Stored data entries:
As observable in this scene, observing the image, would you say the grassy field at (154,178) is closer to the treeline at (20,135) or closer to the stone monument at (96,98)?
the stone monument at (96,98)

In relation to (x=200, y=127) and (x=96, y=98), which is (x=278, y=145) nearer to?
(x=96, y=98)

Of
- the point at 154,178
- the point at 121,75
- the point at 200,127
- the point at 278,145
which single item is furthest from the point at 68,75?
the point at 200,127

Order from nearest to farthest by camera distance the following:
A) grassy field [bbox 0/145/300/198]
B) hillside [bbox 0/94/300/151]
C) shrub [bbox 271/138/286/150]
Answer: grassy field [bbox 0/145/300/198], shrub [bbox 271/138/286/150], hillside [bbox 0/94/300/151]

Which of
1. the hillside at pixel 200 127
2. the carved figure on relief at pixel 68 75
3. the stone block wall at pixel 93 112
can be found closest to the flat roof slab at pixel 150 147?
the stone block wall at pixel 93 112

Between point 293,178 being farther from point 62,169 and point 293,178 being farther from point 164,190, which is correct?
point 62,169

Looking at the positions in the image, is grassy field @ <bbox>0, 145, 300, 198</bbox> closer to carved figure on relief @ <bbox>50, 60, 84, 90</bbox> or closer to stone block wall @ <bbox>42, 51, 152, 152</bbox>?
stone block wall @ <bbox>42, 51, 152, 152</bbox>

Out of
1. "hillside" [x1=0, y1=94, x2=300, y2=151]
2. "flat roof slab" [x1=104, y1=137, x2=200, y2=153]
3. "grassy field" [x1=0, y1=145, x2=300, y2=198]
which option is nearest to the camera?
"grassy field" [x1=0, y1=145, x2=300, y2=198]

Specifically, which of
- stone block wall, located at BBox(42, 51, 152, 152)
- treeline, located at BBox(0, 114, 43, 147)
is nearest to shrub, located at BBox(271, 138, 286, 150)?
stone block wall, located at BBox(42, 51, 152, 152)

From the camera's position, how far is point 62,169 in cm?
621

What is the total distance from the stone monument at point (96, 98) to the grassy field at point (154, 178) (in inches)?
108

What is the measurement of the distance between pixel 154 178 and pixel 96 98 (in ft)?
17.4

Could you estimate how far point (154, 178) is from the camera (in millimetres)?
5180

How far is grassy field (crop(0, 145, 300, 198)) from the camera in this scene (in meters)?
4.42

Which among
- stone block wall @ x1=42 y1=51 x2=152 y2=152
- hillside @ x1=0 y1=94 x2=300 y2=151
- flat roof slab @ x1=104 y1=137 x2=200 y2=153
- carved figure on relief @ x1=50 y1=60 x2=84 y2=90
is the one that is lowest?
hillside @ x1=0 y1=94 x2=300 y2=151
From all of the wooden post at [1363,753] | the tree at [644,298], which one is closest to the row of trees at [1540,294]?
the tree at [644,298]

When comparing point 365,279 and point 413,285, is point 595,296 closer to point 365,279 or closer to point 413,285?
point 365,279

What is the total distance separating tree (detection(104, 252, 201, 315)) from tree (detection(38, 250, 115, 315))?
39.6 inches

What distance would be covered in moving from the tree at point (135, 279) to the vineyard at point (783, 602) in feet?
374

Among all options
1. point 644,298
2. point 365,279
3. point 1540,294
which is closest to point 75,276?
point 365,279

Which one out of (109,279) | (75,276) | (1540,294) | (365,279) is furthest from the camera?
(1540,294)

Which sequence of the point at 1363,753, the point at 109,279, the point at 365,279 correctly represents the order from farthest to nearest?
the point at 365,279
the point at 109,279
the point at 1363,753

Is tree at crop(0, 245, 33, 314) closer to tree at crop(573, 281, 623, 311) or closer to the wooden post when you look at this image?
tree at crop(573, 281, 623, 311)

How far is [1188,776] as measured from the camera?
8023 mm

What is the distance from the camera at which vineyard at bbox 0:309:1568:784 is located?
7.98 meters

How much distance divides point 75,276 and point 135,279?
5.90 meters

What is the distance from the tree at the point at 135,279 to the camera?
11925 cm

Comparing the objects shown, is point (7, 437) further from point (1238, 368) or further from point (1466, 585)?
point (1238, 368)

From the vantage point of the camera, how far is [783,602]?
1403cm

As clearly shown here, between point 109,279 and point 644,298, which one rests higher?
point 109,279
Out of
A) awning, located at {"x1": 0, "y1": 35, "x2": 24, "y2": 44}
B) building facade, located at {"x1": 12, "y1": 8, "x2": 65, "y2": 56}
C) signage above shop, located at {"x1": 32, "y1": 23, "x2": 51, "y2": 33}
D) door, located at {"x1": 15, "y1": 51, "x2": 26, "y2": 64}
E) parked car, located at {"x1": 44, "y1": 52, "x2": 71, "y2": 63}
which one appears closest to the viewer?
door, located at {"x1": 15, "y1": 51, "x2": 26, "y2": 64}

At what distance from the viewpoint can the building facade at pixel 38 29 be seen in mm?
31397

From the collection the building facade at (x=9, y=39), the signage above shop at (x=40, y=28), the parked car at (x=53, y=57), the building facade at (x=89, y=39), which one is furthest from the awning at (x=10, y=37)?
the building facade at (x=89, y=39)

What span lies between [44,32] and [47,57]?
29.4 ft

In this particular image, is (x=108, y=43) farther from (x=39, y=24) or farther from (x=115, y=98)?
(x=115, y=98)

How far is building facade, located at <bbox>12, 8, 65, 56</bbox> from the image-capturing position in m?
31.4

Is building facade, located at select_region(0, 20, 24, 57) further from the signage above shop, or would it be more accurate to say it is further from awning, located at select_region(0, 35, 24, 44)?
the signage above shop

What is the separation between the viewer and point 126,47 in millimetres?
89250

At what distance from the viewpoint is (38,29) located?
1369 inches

REQUIRED WORK: Lay out the records from the line containing "From the vantage" through the end of the records, both ends included, as a Markdown table with the columns Row and Line. Give each line its own numbered row and omit blank lines.

RESPONSE FOR THIS EXERCISE:
| Row | Line |
|---|---|
| 1 | From the vantage point of the camera, how far is [783,602]? |
| 2 | 1403cm |
| 3 | As clearly shown here, between point 109,279 and point 644,298, which one rests higher? |
| 4 | point 109,279 |
| 5 | Out of |
| 6 | A) awning, located at {"x1": 0, "y1": 35, "x2": 24, "y2": 44} |
| 7 | B) building facade, located at {"x1": 12, "y1": 8, "x2": 65, "y2": 56} |
| 8 | C) signage above shop, located at {"x1": 32, "y1": 23, "x2": 51, "y2": 33} |
| 9 | D) door, located at {"x1": 15, "y1": 51, "x2": 26, "y2": 64} |
| 10 | E) parked car, located at {"x1": 44, "y1": 52, "x2": 71, "y2": 63} |
| 11 | which one appears closest to the viewer? |
| 12 | door, located at {"x1": 15, "y1": 51, "x2": 26, "y2": 64} |
| 13 | At what distance from the viewpoint can the building facade at pixel 38 29 be seen in mm? |
| 14 | 31397 |
| 15 | From the collection the building facade at (x=9, y=39), the signage above shop at (x=40, y=28), the parked car at (x=53, y=57), the building facade at (x=89, y=39), which one is furthest from the awning at (x=10, y=37)? |
| 16 | the building facade at (x=89, y=39) |
| 17 | What span lies between [44,32] and [47,57]? |
| 18 | 29.4 ft |
| 19 | In this particular image, is (x=108, y=43) farther from (x=39, y=24) or farther from (x=115, y=98)? |
| 20 | (x=115, y=98) |
| 21 | How far is building facade, located at <bbox>12, 8, 65, 56</bbox> from the image-capturing position in m? |
| 22 | 31.4 |
| 23 | Is building facade, located at select_region(0, 20, 24, 57) further from the signage above shop, or would it be more accurate to say it is further from awning, located at select_region(0, 35, 24, 44)? |
| 24 | the signage above shop |
| 25 | What is the separation between the viewer and point 126,47 in millimetres? |
| 26 | 89250 |
| 27 | At what distance from the viewpoint is (38,29) located? |
| 28 | 1369 inches |